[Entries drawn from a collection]

^^^^^^^^

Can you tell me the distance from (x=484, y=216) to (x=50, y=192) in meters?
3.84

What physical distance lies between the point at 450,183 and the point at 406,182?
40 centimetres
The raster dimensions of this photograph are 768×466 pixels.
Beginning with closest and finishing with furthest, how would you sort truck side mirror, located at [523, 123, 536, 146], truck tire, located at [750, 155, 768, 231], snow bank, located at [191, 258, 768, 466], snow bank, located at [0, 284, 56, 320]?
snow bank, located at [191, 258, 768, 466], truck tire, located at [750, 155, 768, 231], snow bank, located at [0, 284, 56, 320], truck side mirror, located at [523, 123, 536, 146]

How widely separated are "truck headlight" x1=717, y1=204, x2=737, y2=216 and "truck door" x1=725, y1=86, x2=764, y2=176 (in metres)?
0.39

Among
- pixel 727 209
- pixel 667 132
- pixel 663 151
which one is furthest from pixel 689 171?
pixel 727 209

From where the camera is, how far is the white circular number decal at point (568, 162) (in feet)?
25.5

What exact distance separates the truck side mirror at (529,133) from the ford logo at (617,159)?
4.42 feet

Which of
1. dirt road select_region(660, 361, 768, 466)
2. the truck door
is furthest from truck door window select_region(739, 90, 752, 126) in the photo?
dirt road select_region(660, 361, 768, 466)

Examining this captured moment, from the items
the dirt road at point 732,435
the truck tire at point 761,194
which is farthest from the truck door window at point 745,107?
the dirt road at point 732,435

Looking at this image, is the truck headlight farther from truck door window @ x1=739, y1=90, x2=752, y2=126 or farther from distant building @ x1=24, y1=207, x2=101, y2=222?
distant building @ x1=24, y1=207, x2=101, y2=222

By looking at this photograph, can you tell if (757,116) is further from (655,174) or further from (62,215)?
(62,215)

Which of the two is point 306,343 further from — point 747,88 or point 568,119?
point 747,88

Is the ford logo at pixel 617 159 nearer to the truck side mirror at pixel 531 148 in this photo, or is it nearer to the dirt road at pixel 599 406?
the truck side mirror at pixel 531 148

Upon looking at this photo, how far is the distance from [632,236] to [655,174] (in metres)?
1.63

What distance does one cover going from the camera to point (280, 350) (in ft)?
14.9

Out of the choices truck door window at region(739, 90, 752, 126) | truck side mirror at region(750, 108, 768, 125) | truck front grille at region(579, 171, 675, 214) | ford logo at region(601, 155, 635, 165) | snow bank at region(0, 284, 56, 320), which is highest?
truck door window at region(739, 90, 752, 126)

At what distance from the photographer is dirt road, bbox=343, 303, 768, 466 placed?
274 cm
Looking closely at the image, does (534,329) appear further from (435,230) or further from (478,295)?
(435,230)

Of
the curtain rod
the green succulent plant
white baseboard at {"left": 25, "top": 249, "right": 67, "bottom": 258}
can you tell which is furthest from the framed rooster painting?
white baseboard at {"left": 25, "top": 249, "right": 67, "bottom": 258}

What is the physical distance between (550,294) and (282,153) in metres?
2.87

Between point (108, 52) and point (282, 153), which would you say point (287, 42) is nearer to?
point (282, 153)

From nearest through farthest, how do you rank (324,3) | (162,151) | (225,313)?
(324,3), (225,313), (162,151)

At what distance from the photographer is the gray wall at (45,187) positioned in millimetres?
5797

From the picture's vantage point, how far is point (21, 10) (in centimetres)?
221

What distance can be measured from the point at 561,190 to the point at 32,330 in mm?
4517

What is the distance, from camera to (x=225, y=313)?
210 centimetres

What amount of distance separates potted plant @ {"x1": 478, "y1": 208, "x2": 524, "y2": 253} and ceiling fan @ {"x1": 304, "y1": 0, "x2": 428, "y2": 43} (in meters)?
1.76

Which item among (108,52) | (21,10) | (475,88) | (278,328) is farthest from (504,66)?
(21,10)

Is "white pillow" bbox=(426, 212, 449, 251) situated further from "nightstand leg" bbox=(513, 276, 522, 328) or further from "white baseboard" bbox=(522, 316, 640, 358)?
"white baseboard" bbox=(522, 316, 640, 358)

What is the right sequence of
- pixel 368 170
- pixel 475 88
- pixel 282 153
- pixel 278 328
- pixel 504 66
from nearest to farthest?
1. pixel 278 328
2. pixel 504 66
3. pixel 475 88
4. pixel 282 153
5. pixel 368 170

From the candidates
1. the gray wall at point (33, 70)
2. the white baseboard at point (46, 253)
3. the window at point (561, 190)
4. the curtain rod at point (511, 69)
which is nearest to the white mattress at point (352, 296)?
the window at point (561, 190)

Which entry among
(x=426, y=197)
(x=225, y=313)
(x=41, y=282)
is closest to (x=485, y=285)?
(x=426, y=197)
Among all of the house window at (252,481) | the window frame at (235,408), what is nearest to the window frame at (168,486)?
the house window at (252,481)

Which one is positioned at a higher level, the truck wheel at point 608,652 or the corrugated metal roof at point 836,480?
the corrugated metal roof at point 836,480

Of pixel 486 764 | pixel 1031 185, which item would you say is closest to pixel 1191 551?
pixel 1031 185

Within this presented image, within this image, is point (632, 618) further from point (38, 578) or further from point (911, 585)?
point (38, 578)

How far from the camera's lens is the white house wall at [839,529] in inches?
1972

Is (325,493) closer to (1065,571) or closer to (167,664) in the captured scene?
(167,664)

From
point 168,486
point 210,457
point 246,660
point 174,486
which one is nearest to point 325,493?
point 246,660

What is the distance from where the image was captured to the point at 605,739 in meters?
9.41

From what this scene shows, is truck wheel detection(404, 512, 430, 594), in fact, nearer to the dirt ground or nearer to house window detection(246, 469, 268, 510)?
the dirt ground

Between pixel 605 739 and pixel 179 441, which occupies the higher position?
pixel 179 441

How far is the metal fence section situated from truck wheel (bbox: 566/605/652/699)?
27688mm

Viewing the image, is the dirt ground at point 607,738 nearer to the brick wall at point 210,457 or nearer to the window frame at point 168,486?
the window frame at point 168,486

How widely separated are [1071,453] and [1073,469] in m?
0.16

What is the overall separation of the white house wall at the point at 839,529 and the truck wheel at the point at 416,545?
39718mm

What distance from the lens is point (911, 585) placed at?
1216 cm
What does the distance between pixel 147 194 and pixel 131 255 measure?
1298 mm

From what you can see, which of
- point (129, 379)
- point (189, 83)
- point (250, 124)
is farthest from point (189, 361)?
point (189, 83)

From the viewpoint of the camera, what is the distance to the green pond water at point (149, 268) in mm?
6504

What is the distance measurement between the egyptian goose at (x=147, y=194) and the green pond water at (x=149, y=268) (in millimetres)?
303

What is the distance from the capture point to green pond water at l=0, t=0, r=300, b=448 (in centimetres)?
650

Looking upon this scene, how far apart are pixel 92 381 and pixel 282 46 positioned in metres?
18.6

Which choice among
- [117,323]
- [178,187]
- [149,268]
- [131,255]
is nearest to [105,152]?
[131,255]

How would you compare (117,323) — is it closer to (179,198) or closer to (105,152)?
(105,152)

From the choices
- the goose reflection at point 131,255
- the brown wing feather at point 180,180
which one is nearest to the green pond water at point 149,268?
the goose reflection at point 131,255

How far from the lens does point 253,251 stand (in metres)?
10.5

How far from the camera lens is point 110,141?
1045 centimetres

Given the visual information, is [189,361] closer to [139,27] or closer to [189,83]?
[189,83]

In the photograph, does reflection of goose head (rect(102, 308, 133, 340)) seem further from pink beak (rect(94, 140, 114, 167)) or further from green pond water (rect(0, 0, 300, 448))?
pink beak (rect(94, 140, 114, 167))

^^^^^^^^

Recast every one of the items above as a numbered list, dropping the blank lines.

## The solution
1. Can you tell me the distance from (x=484, y=216) to (x=50, y=192) in meters?
2. 3.84
3. What physical distance lies between the point at 450,183 and the point at 406,182?
4. 40 centimetres
5. The raster dimensions of this photograph are 768×466 pixels.
6. Beginning with closest and finishing with furthest, how would you sort truck side mirror, located at [523, 123, 536, 146], truck tire, located at [750, 155, 768, 231], snow bank, located at [191, 258, 768, 466], snow bank, located at [0, 284, 56, 320]?
7. snow bank, located at [191, 258, 768, 466], truck tire, located at [750, 155, 768, 231], snow bank, located at [0, 284, 56, 320], truck side mirror, located at [523, 123, 536, 146]
8. How widely separated are "truck headlight" x1=717, y1=204, x2=737, y2=216 and "truck door" x1=725, y1=86, x2=764, y2=176 (in metres)?
9. 0.39
10. Among
11. - pixel 727 209
12. - pixel 667 132
13. - pixel 663 151
14. which one is furthest from pixel 689 171?
15. pixel 727 209
16. From where the camera is, how far is the white circular number decal at point (568, 162) (in feet)?
17. 25.5
18. What exact distance separates the truck side mirror at (529,133) from the ford logo at (617,159)?
19. 4.42 feet
20. Which of
21. 1. dirt road select_region(660, 361, 768, 466)
22. 2. the truck door
23. is furthest from truck door window select_region(739, 90, 752, 126) in the photo?
24. dirt road select_region(660, 361, 768, 466)
25. Examining this captured moment, from the items
26. the dirt road at point 732,435
27. the truck tire at point 761,194
28. which is farthest from the truck door window at point 745,107?
29. the dirt road at point 732,435
30. Looking at this image, is the truck headlight farther from truck door window @ x1=739, y1=90, x2=752, y2=126 or farther from distant building @ x1=24, y1=207, x2=101, y2=222?
31. distant building @ x1=24, y1=207, x2=101, y2=222
32. By looking at this photograph, can you tell if (757,116) is further from (655,174) or further from (62,215)?
33. (62,215)
34. Which of the two is point 306,343 further from — point 747,88 or point 568,119?
35. point 747,88
36. Is the ford logo at pixel 617 159 nearer to the truck side mirror at pixel 531 148 in this photo, or is it nearer to the dirt road at pixel 599 406?
37. the truck side mirror at pixel 531 148
38. Upon looking at this photo, how far is the distance from [632,236] to [655,174] (in metres)?
39. 1.63
40. What distance does one cover going from the camera to point (280, 350) (in ft)?
41. 14.9
42. Out of the choices truck door window at region(739, 90, 752, 126) | truck side mirror at region(750, 108, 768, 125) | truck front grille at region(579, 171, 675, 214) | ford logo at region(601, 155, 635, 165) | snow bank at region(0, 284, 56, 320), which is highest?
43. truck door window at region(739, 90, 752, 126)
44. At what distance from the photographer is dirt road, bbox=343, 303, 768, 466 placed?
45. 274 cm
46. Looking closely at the image, does (534,329) appear further from (435,230) or further from (478,295)?
47. (435,230)
48. Of
49. the curtain rod
50. the green succulent plant
51. white baseboard at {"left": 25, "top": 249, "right": 67, "bottom": 258}
52. can you tell which is furthest from the framed rooster painting?
53. white baseboard at {"left": 25, "top": 249, "right": 67, "bottom": 258}
54. What is the physical distance between (550,294) and (282,153) in metres?
55. 2.87
56. Between point (108, 52) and point (282, 153), which would you say point (287, 42) is nearer to?
57. point (282, 153)
58. From nearest through farthest, how do you rank (324,3) | (162,151) | (225,313)?
59. (324,3), (225,313), (162,151)
60. At what distance from the photographer is the gray wall at (45,187) positioned in millimetres?
61. 5797
62. From the picture's vantage point, how far is point (21, 10) (in centimetres)?
63. 221
64. What distance can be measured from the point at 561,190 to the point at 32,330 in mm?
65. 4517
66. What is the distance, from camera to (x=225, y=313)?
67. 210 centimetres
68. What amount of distance separates potted plant @ {"x1": 478, "y1": 208, "x2": 524, "y2": 253} and ceiling fan @ {"x1": 304, "y1": 0, "x2": 428, "y2": 43} (in meters)?
69. 1.76
70. Which item among (108,52) | (21,10) | (475,88) | (278,328) is farthest from (504,66)?
71. (21,10)
72. Is "white pillow" bbox=(426, 212, 449, 251) situated further from "nightstand leg" bbox=(513, 276, 522, 328) or further from "white baseboard" bbox=(522, 316, 640, 358)?
73. "white baseboard" bbox=(522, 316, 640, 358)
74. What is the right sequence of
75. - pixel 368 170
76. - pixel 475 88
77. - pixel 282 153
78. - pixel 278 328
79. - pixel 504 66
80. from nearest to farthest?
81. 1. pixel 278 328
82. 2. pixel 504 66
83. 3. pixel 475 88
84. 4. pixel 282 153
85. 5. pixel 368 170
86. From the candidates
87. 1. the gray wall at point (33, 70)
88. 2. the white baseboard at point (46, 253)
89. 3. the window at point (561, 190)
90. 4. the curtain rod at point (511, 69)
91. which is nearest to the white mattress at point (352, 296)?
92. the window at point (561, 190)
93. Which entry among
94. (x=426, y=197)
95. (x=225, y=313)
96. (x=41, y=282)
97. is closest to (x=485, y=285)?
98. (x=426, y=197)
99. Among all of the house window at (252,481) | the window frame at (235,408), what is nearest to the window frame at (168,486)?
100. the house window at (252,481)
101. Which one is positioned at a higher level, the truck wheel at point 608,652 or the corrugated metal roof at point 836,480?
102. the corrugated metal roof at point 836,480
103. Of pixel 486 764 | pixel 1031 185, which item would you say is closest to pixel 1191 551?
104. pixel 1031 185
105. Within this presented image, within this image, is point (632, 618) further from point (38, 578) or further from point (911, 585)?
106. point (38, 578)
107. How far from the camera's lens is the white house wall at [839,529] in inches?
108. 1972
109. Is (325,493) closer to (1065,571) or closer to (167,664) in the captured scene?
110. (167,664)
111. From
112. point 168,486
113. point 210,457
114. point 246,660
115. point 174,486
116. which one is nearest to point 325,493?
117. point 246,660
118. What is the distance from where the image was captured to the point at 605,739 in meters?
119. 9.41
120. From what this scene shows, is truck wheel detection(404, 512, 430, 594), in fact, nearer to the dirt ground or nearer to house window detection(246, 469, 268, 510)?
121. the dirt ground
122. Between pixel 605 739 and pixel 179 441, which occupies the higher position?
123. pixel 179 441
124. How far is the metal fence section situated from truck wheel (bbox: 566/605/652/699)?
125. 27688mm
126. Viewing the image, is the dirt ground at point 607,738 nearer to the brick wall at point 210,457 or nearer to the window frame at point 168,486?
127. the window frame at point 168,486
128. How widely separated are [1071,453] and [1073,469] in m?
129. 0.16
130. What is the overall separation of the white house wall at the point at 839,529 and the truck wheel at the point at 416,545?
131. 39718mm
132. What distance from the lens is point (911, 585) placed at?
133. 1216 cm
134. What does the distance between pixel 147 194 and pixel 131 255 measure?
135. 1298 mm
136. From what you can see, which of
137. - point (129, 379)
138. - point (189, 83)
139. - point (250, 124)
140. is farthest from point (189, 361)?
141. point (189, 83)
142. From the viewpoint of the camera, what is the distance to the green pond water at point (149, 268) in mm?
143. 6504
144. What is the distance measurement between the egyptian goose at (x=147, y=194) and the green pond water at (x=149, y=268) (in millimetres)?
145. 303
146. What is the distance from the capture point to green pond water at l=0, t=0, r=300, b=448 (in centimetres)?
147. 650
148. Looking upon this scene, how far apart are pixel 92 381 and pixel 282 46 positioned in metres?
149. 18.6
150. Which choice among
151. - [117,323]
152. - [178,187]
153. - [149,268]
154. - [131,255]
155. is nearest to [105,152]?
156. [131,255]
157. How would you compare (117,323) — is it closer to (179,198) or closer to (105,152)?
158. (105,152)
159. From the choices
160. - the goose reflection at point 131,255
161. - the brown wing feather at point 180,180
162. which one is nearest to the green pond water at point 149,268?
163. the goose reflection at point 131,255
164. How far from the lens does point 253,251 stand (in metres)?
165. 10.5
166. How far from the camera lens is point 110,141?
167. 1045 centimetres
168. Given the visual information, is [189,361] closer to [139,27] or closer to [189,83]?
169. [189,83]
170. In the photograph, does reflection of goose head (rect(102, 308, 133, 340)) seem further from pink beak (rect(94, 140, 114, 167)) or further from green pond water (rect(0, 0, 300, 448))?
171. pink beak (rect(94, 140, 114, 167))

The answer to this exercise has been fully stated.